Consultant cardiologist Dr Carey Edwards, who works closely with Louise at Morriston Hospital’s cardiology department, explained, “Before Louise started working with us, we were reasonably good at managing people who have an inherited condition, but were not so good at offering screening to their families and finding other people that might have a problem.
“Louise has set up a nurse-led family screening service where she can meet the patient who has got the condition, offer them support with their diagnosis, but also arrange for other people who are potentially at risk to have the relevant tests that they need.”
In addition to ensuring more family members are screened, Louise has also created a way for people to refer themselves to the service.
Louise said, “When I see the patient in clinic and I’ve explained the condition and the potential risks for family members, most go home and within a week give self-referral forms out to their families.

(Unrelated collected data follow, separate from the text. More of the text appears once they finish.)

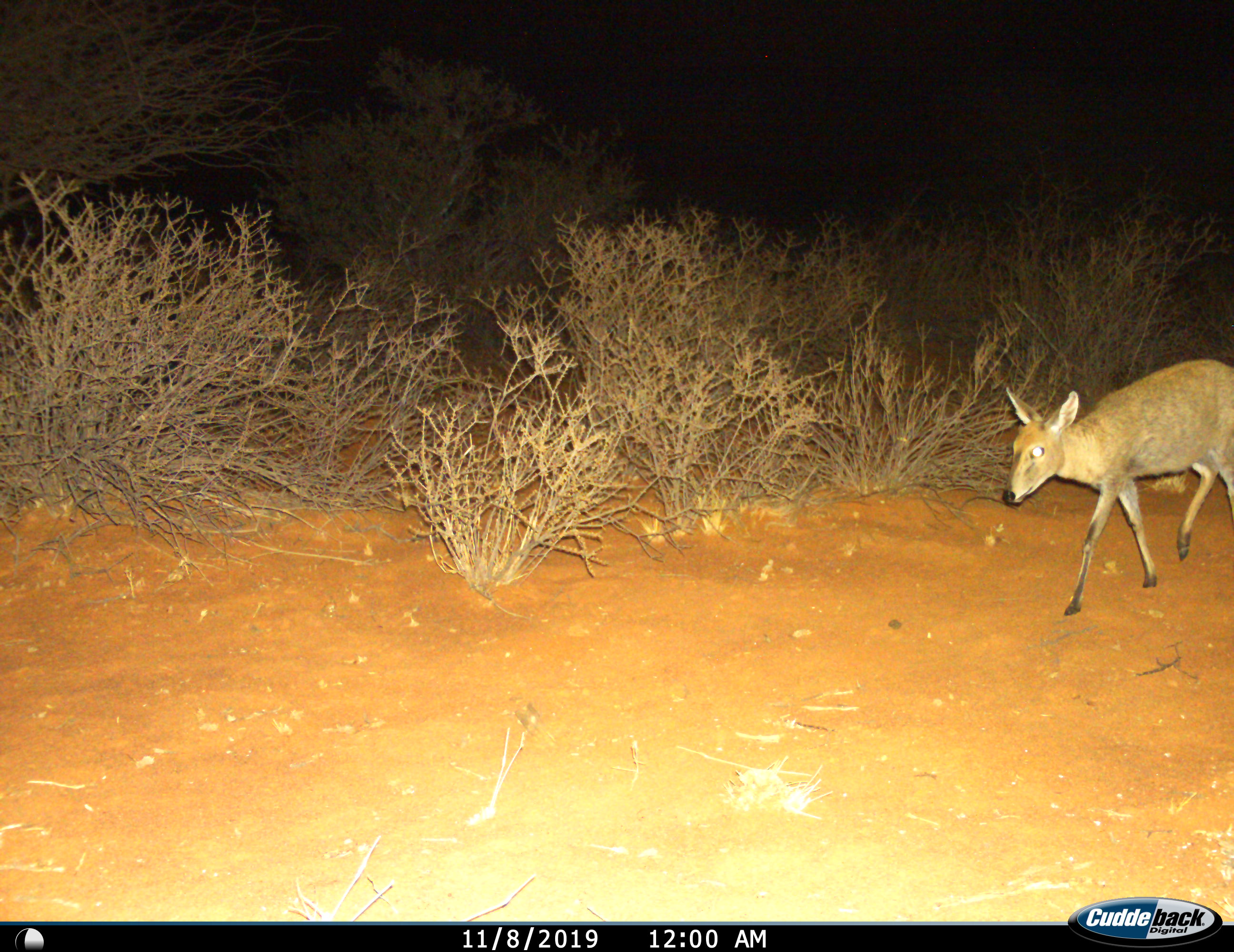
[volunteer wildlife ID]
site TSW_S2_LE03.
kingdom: Animalia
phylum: Chordata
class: Mammalia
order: Artiodactyla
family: Bovidae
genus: Sylvicapra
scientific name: Sylvicapra grimmia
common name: common duiker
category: duikercommongrey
Duikercommongrey (common duiker) (Sylvicapra grimmia), count 1. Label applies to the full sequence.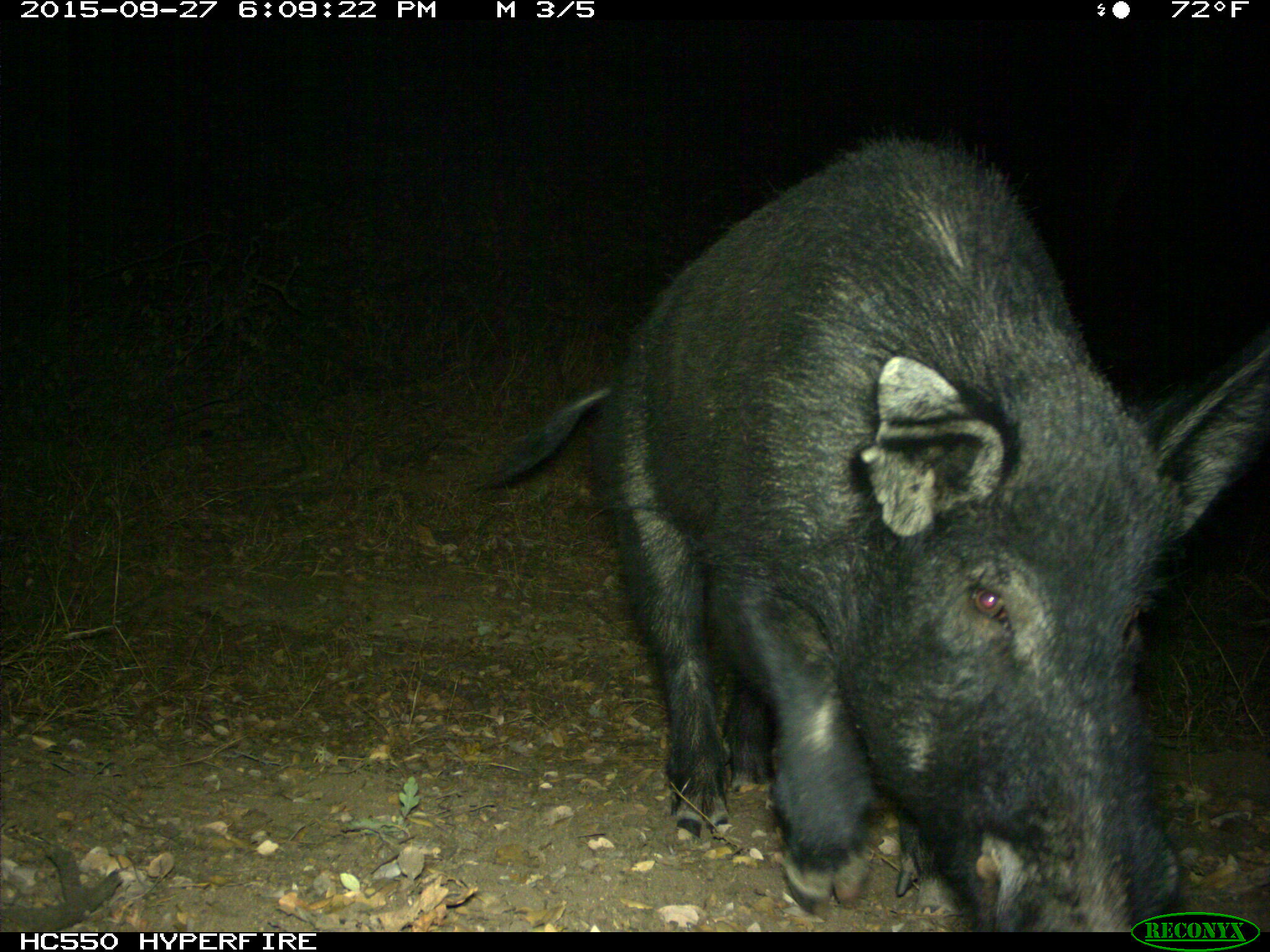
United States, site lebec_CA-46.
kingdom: Animalia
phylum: Chordata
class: Mammalia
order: Artiodactyla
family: Suidae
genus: Sus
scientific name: Sus scrofa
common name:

“When I first started, family members would go through the GP system and this momentum of getting everyone screened would get lost.
“Quite often now I’ll see the same family members over a period of weeks and then when we draw their family tree we know they’ve all been screened.”
In just over a year Louise has helped roughly 250 family members get tested for inherited heart conditions across the Swansea Bay and Hywel Dda health board areas.
Of those that have been tested, some will have been diagnosed with the same condition as their family member and go on for further treatment. Many, however, will simply be reassured that they don’t have the same heart problem.
Louise has also worked to develop stronger connections with the All Wales Medical Genetic Service to make the process of getting checked as seamless as possible too.
After receiving extra training, she is now able to give people genetic counselling and administer the DNA tests needed to see if people have an inherited heart condition.
“People are seeing the same person who tells them about the condition and also counsels them about having a genetic test and performs the test too,” Dr Edwards said.
“That’s a model that inherited cardiac condition services across the UK want to move towards but is not yet available.
“By seeing families in a specialist clinic, we have knowledge of the condition that affects the family.
“This means we only do the tests that should be done, rather than a lot of precautionary tests and this takes quite a lot of waste out of the system.
“And for each of those patients you’re saving a GP consultation and saving a hospital appointment, and doing it a lot faster than the standard mechanisms.”
Head of BHF Cymru Adam Fletcher said: “I’d like to congratulate Louise on her nomination.
“Around 30,000 people in Wales have a faulty gene that can cause an inherited heart-related condition.
“BHF-funded researchers were the first to find the faulty genes underlying the deadly heart condition HCM.
“Thanks to this pioneering discovery, genetic testing for HCM and other inherited heart conditions is now available, and families in south west Wales affected now have a local specialist cardiac nurse service which will provide them with peace of mind and could even save lives.
“We would like to thank Louise for turning BHF research into a new lifesaving service in Swansea and we are committed to making sure this service is available in all areas across Wales, to ensure the rest of the population can get equal support, information and treatment in their own health board area.”
The winners of the NCBC award will be announced during the Collective’s annual conference on February 25.